Reporter's Notebook: Afghanistan

Reflecting on hearts and minds, it seems many people in Afghanistan are stuck. Do they really support the Taliban? Probably not. But if you live in a mud hut with no job and no prospect for the future and someone comes along and offers you a place to stay, food, or money in return for a "job" -- even if it's for something you're not wholeheartedly enthusiastic about -- what are you going to do? You're going to sign up. Especially if you risk death by failing to do so.

Desperate people use different calculations to make decisions than people who have their basic needs met; sometimes doing business with the devil is the only way to survive.

The universal sign of a school in Afghanistan is chairs and desks on the roof. What few schools exist, are so crowded that the desks take up valuable space that could be used to cram in more students. And because there is no trash removal, they can't get rid of the desks, so they put them on the roof to get them out of the way.
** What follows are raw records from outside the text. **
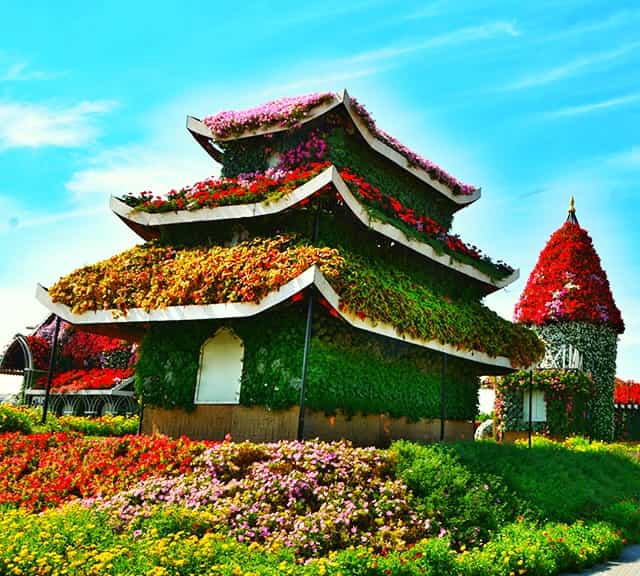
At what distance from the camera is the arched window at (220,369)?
16.6 m

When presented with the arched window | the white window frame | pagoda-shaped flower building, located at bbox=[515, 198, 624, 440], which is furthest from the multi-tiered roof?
pagoda-shaped flower building, located at bbox=[515, 198, 624, 440]

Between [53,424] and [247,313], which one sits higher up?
[247,313]

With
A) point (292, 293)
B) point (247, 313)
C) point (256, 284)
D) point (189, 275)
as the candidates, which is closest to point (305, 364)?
point (292, 293)

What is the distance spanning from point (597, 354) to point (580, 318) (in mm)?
1867

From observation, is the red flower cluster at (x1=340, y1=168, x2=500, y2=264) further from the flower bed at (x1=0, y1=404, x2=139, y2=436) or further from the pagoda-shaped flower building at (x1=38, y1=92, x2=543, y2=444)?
the flower bed at (x1=0, y1=404, x2=139, y2=436)

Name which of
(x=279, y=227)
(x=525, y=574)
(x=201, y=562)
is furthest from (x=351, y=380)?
(x=201, y=562)

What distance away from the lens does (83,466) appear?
45.9 feet

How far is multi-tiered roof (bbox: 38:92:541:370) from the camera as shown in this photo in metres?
15.2

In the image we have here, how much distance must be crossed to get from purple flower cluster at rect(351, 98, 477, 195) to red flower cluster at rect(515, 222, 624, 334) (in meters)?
12.1

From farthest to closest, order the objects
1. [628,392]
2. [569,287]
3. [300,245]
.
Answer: [628,392], [569,287], [300,245]

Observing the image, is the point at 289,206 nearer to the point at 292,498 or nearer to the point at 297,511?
the point at 292,498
This school -- with the support of Dave and his group -- now teaches 3,800 students, including over 1,000 girls in three shifts.

Not far from the school is the former house of Osama bin Laden, where he lived before he fled into the mountains of Tora Bora. It is not safe to stop there, but we drive by it, and look through the crumbling walls. It is obvious a missile once targeted the structure.

Sak village is inhabited by nomads, and they are cut off from the rest of Jalalabad by the Kabul River. The only way around is a several hour donkey ride downstream to the nearest bridge, or the way we chose to cross: by water. We get to the village on little rafts built of sticks laid over three partially inflated inner tubes, paddled by an 8-year-old boy using a shovel.

The village consists of a few mud huts. The children have unique appearances. Some have blond hair and blue eyes. Their faces, dirty and stark, are haunting. It was a fascinating look into a centuries-old culture. Dave had promised to bring paper and pens for the children, and as they are handed out, the kids grab them -- not rudely, but just so excited to have something that for them is a real luxury, so prized.

Getting Out From Behind the Wire

Dave explains his philosophy about the U.S. mission in the country to correspondent Martha Raddatz: "The system is broken and that's why we need to get people out and about into the villages to see with their eyes to meet the people and ask them what do they need."

Martha: "The problem is the people [U.S. forces] are not going out enough? Living behind the wire?"

Dave (pondering diplomatic language): "The current system does not promote that behavior."

One of Dave's security men, who has worked in the country more than four years, is more blunt, arguing that overly restrictive security rules prevent American personnel from carrying out their missions.